I'm pretty sure this error is due to training a model with spacy-transformers v1.2 on colab and then trying to load it with spacy-transformers v1.1 on a different machine.

spacy-transformers v1.2 can load v1.1 and v1.0 models, but not the other way around. This is similar to trying to load a spacy v3.5 model with spacy v3.4, but in that case the warnings and error messages are much clearer.
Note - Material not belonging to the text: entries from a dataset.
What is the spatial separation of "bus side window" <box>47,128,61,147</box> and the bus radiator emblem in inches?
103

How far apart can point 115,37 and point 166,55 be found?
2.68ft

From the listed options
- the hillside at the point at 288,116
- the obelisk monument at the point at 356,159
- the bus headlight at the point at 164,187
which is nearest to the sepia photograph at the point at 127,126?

If you use spacy package to package your model directory, the current spacy-transformers requirement should be included (as spacy-transformers>=1.2.0,<1.3.0), but if you just copy a model directory, then only the spacy version is recorded in the pipeline metadata, but not the requirements or exact versions of any of other packages that provided additional registered functions.

Anand195 commented 1 year ago

Hi @adrianeboyd ,

Thank for the solution, I have checked and spacy-transformers version and it's lower on my machine than that on which the model was trained on colab using GPU.

I have tried to update the version and it worked.

once again, Thanks!

github-actions[bot] commented 1 year ago

This thread has been automatically locked since there has not been any recent activity after it was closed. Please open a new issue for related bugs.